*OBJECTIVE*: Look for "From your perspective, is" in the records below, then copy that line and every line after it, exactly and with nothing added.

*RECORDS FOR THE EXERCISE*:
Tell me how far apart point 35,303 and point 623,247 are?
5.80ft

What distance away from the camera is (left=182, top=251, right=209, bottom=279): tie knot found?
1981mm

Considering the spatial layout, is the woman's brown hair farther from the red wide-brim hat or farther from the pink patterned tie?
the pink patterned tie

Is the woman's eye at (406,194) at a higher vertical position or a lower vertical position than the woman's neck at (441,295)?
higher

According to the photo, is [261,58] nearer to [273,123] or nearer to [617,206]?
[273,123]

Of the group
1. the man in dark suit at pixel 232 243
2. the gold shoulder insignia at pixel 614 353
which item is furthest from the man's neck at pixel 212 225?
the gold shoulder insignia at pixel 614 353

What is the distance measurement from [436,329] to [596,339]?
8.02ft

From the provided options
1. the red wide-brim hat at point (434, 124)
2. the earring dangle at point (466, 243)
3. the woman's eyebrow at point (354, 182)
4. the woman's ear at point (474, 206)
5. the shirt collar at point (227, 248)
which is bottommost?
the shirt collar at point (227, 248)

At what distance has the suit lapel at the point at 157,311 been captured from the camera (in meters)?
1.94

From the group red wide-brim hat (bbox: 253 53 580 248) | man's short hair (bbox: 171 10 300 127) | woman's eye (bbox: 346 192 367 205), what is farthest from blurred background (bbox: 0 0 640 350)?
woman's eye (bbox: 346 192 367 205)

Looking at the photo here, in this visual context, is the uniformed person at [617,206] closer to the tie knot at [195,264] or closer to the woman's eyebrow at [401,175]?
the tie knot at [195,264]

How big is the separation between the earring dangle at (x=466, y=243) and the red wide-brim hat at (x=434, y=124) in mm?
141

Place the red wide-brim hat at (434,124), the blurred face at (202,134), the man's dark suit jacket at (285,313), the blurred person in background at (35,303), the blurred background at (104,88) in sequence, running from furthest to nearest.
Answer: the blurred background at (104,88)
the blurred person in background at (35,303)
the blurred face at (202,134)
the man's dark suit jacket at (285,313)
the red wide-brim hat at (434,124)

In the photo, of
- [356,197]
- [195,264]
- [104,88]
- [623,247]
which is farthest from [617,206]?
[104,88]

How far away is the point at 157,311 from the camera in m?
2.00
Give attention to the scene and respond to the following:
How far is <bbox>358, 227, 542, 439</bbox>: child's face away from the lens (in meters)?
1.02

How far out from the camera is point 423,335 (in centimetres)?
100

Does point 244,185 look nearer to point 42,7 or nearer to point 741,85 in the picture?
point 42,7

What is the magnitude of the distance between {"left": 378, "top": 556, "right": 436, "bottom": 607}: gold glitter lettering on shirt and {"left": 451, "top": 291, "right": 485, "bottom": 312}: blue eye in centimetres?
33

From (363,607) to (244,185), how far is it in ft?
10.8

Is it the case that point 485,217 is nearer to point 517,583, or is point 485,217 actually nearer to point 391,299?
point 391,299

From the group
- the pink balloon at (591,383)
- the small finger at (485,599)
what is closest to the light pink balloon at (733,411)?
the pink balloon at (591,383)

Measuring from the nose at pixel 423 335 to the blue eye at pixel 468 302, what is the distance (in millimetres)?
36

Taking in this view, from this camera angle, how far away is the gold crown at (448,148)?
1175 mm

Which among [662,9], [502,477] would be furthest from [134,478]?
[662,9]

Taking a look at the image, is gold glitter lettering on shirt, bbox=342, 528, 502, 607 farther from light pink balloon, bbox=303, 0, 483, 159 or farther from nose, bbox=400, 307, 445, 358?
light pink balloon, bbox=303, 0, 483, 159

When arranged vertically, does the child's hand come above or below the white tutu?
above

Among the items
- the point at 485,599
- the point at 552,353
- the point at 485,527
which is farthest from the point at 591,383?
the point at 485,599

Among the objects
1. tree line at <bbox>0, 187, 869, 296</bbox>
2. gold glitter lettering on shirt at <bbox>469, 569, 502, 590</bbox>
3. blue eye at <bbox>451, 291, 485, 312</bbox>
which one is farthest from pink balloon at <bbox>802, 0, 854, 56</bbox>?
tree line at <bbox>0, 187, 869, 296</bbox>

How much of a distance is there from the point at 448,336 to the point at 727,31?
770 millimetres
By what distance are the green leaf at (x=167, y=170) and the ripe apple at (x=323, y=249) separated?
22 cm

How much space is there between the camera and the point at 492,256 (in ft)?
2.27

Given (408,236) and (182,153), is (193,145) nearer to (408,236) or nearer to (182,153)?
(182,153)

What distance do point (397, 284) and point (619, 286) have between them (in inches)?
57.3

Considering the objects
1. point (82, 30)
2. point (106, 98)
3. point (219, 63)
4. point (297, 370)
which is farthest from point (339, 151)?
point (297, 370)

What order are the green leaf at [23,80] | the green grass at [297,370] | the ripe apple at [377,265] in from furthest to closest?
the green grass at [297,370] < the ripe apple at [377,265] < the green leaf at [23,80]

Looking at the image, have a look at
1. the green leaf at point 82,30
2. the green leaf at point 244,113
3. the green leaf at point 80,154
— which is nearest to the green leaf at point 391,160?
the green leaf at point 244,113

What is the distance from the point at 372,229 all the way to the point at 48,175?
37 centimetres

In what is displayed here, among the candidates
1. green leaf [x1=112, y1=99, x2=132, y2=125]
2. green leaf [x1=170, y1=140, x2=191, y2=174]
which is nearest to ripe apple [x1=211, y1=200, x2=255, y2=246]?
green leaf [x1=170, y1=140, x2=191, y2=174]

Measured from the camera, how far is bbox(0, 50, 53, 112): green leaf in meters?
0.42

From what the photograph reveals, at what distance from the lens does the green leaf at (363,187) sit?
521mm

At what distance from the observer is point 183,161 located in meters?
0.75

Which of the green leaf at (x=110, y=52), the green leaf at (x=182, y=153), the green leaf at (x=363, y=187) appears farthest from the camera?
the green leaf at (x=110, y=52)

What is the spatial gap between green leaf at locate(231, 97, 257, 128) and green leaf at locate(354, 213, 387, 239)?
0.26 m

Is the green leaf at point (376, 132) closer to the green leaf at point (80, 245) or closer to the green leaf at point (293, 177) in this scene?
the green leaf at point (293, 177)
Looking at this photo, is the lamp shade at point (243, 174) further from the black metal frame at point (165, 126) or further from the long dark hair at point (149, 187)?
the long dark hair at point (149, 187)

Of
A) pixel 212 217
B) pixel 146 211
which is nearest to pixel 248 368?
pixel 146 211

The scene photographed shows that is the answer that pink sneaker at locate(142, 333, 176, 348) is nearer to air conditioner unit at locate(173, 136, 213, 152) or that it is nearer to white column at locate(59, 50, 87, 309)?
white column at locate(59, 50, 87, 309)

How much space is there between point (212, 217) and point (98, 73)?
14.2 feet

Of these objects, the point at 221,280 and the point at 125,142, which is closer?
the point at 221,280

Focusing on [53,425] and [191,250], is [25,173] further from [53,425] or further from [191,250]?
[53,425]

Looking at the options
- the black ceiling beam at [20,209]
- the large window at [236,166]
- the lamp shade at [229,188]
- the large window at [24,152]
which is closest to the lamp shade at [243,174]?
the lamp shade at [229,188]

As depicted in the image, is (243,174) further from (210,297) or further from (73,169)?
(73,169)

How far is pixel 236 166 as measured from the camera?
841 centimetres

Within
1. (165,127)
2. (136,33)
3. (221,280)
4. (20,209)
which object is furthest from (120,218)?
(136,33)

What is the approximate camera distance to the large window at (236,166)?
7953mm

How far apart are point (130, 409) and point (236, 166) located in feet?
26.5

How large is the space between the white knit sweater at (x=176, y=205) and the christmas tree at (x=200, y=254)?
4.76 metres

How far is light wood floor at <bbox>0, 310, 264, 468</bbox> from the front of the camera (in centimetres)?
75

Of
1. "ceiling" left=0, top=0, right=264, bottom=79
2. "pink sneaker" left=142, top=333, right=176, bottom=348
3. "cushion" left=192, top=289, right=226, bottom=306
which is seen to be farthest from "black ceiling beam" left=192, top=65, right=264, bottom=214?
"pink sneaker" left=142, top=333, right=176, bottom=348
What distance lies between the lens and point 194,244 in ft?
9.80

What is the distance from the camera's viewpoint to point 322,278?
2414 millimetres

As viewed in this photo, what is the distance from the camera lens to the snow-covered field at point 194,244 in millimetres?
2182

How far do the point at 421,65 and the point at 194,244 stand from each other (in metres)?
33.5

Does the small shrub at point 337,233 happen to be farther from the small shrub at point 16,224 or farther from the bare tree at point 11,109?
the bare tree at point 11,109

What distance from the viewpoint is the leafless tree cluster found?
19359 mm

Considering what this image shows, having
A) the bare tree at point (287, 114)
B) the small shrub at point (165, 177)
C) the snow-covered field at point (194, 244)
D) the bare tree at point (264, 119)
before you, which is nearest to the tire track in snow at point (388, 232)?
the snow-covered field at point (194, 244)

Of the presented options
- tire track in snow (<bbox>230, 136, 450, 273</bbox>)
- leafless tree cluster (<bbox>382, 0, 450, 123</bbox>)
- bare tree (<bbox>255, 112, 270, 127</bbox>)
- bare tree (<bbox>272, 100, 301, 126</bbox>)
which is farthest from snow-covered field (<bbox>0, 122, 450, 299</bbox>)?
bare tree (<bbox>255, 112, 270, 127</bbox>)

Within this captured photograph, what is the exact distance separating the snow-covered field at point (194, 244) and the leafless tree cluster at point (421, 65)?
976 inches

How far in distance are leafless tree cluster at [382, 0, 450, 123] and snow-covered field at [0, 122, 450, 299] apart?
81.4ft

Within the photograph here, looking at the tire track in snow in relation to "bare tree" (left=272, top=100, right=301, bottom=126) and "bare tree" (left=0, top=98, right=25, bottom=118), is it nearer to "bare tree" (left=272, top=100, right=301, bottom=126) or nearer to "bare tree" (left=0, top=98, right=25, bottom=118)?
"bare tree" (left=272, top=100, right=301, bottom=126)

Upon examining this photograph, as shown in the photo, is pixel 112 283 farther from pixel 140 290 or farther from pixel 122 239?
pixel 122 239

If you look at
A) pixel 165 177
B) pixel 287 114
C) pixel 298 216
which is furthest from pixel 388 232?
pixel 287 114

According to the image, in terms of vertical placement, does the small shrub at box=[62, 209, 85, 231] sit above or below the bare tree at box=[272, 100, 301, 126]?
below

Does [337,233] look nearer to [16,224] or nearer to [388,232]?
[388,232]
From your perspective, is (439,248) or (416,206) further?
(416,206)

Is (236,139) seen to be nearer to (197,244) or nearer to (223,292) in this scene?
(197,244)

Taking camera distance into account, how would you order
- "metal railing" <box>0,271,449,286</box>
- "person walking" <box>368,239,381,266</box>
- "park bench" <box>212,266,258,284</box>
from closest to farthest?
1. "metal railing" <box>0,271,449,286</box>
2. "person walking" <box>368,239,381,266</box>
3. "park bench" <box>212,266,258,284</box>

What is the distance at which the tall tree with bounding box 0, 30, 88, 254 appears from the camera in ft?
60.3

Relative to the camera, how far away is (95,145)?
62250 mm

*ANSWER*:
From your perspective, is (439,248) or (416,206) further?
(416,206)

Is (236,139) seen to be nearer to (197,244) or nearer to (223,292) in this scene?
(197,244)

Taking camera distance into account, how would you order
- "metal railing" <box>0,271,449,286</box>
- "person walking" <box>368,239,381,266</box>
- "park bench" <box>212,266,258,284</box>
from closest to farthest?
1. "metal railing" <box>0,271,449,286</box>
2. "person walking" <box>368,239,381,266</box>
3. "park bench" <box>212,266,258,284</box>

What is the distance at which the tall tree with bounding box 0, 30, 88, 254 appears from the camera in ft?
60.3

Relative to the camera, how far away is (95,145)?
62250 mm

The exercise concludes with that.